I'm trying to understand better how Hadoop works, and I'm reading
The NameNode is a Single Point of Failure for the HDFS Cluster. HDFS is not currently a High Availability system. When the NameNode goes down, the file system goes offline. There is an optional SecondaryNameNode that can be hosted on a separate machine. It only creates checkpoints of the namespace by merging the edits file into the fsimage file and does not provide any real redundancy. Hadoop 0.21+ has a BackupNameNode that is part of a plan to have an HA name service, but it needs active contributions from the people who want it (i.e. you) to make it Highly Available.

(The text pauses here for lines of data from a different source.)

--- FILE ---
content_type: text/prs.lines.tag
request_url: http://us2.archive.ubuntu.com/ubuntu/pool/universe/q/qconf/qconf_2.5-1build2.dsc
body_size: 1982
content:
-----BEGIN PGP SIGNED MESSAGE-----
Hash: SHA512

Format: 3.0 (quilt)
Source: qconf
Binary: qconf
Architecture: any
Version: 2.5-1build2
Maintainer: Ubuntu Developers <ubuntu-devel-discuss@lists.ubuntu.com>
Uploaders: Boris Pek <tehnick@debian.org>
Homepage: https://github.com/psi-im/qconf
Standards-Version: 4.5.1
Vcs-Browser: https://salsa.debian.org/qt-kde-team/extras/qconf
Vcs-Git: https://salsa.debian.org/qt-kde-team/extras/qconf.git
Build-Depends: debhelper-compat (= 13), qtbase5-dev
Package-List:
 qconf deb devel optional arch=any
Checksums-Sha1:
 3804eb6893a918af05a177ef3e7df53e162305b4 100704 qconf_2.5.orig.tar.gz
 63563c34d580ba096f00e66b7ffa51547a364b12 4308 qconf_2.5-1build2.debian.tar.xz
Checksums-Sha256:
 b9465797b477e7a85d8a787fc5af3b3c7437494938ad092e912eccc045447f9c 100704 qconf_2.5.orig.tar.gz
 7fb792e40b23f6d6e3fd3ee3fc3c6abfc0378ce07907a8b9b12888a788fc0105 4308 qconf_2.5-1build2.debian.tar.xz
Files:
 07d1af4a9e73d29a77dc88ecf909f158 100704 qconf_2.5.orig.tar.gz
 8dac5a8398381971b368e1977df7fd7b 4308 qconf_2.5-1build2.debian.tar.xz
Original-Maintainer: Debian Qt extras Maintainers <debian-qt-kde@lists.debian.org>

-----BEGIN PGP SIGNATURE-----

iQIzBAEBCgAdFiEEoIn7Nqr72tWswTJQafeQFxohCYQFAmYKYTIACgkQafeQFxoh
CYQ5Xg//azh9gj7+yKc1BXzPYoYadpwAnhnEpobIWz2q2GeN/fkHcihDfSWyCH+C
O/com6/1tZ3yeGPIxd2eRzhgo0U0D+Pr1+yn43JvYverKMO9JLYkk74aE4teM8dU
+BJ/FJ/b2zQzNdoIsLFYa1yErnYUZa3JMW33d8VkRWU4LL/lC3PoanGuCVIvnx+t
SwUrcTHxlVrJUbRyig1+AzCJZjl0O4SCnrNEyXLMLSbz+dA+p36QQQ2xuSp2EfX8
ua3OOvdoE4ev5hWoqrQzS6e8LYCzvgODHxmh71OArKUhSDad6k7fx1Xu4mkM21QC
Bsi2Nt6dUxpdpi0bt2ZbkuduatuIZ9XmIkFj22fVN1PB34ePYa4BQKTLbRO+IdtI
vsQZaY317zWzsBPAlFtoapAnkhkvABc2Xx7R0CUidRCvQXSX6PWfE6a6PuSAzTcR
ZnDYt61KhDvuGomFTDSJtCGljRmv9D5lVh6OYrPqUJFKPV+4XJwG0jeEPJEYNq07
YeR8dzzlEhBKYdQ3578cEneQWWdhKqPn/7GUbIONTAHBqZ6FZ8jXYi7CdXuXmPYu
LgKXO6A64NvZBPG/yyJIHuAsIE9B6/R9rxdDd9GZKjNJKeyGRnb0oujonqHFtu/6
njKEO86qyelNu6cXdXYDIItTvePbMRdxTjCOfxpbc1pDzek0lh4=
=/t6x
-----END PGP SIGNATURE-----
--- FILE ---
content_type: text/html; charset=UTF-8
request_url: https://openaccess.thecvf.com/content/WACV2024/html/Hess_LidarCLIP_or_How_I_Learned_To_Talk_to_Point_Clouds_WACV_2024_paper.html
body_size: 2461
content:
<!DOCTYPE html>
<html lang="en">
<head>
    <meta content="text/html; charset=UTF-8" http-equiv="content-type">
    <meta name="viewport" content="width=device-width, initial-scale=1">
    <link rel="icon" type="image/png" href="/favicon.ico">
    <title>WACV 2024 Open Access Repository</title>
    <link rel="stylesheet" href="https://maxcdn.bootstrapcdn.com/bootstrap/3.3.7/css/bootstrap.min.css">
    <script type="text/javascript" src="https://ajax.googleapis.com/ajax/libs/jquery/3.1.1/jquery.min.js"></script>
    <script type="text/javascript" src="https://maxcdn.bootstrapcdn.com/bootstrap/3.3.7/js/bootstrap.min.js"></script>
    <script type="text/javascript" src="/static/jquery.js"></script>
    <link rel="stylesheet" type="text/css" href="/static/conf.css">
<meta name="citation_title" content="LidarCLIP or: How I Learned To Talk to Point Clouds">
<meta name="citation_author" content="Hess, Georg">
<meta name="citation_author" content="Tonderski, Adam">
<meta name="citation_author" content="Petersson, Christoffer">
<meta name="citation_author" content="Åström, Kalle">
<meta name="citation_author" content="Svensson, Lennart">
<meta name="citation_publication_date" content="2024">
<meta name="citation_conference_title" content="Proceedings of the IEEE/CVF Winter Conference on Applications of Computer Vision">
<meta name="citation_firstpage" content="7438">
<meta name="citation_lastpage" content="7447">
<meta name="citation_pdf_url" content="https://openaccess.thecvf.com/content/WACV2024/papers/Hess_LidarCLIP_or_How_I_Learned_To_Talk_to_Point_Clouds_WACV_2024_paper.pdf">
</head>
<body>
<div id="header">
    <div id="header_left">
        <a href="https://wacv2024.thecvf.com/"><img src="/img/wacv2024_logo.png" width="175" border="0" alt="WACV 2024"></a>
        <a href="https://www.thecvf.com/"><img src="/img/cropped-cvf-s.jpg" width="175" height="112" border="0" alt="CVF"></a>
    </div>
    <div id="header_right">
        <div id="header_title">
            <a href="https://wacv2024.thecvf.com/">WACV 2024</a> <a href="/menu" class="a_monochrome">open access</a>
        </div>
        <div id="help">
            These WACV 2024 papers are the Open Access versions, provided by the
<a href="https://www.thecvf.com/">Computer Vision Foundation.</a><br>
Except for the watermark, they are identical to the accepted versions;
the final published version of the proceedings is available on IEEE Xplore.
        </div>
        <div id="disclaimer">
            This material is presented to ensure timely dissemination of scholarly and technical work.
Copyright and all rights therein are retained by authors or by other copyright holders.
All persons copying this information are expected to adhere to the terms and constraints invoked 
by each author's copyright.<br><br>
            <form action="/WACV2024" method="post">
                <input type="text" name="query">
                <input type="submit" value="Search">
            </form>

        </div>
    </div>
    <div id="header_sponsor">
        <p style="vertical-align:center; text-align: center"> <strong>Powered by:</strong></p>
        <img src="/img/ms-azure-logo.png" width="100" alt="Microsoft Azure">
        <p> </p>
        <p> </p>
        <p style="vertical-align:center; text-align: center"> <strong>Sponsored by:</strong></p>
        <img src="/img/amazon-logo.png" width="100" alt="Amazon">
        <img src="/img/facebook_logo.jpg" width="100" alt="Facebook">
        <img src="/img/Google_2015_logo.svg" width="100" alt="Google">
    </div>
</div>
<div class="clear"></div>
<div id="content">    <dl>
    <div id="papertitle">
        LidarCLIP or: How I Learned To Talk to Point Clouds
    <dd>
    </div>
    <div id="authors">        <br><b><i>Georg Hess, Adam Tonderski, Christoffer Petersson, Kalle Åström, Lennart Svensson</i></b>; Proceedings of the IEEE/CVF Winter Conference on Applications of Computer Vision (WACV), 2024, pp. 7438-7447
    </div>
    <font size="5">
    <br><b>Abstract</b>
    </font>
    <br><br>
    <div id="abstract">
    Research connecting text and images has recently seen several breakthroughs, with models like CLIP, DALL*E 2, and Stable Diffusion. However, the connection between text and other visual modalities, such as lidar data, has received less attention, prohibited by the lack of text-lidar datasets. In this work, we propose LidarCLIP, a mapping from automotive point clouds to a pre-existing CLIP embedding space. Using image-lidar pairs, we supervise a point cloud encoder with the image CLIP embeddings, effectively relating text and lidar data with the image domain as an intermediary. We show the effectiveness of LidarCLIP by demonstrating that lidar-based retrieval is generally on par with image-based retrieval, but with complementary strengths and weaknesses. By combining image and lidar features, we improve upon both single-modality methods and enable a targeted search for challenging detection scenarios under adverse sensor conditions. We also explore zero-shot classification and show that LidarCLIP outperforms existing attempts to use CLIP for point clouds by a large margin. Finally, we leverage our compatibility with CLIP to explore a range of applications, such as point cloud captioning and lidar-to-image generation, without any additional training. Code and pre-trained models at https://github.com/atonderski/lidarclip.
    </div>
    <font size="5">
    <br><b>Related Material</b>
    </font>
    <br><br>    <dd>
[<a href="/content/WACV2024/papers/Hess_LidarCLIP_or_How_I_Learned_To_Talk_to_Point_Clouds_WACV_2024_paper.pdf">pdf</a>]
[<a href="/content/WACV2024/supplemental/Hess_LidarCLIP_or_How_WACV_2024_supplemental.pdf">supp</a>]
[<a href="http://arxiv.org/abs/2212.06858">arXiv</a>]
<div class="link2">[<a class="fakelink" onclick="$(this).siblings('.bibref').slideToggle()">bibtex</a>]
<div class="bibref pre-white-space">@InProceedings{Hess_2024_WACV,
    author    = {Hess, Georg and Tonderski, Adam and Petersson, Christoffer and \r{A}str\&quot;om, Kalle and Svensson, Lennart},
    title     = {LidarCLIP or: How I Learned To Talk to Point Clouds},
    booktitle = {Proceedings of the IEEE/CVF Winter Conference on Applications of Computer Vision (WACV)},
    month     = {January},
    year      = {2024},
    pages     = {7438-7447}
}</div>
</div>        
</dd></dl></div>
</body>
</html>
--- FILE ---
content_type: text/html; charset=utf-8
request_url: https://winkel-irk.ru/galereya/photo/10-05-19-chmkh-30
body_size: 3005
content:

from http://wiki.apache.org/hadoop/NameNode
So why is the NameNode a single point of failure? What is bad or difficult about having a complete duplicate of the NameNode running as well?
Best Answer
Why does the design of HDFS have a single name node? Simplicity. According to http://hadoop.apache.org/common/docs/r0.20.2/hdfs_design.html#NameNode+and+DataNodes:
You can have a secondary name node that can take over when the primary fails (see http://hadoop.apache.org/common/docs/current/hadoop-yarn/hadoop-yarn-site/HDFSHighAvailability.html) and there are design proposals for distributed name nodes but, as far as I know, none are implemented reliably at this time.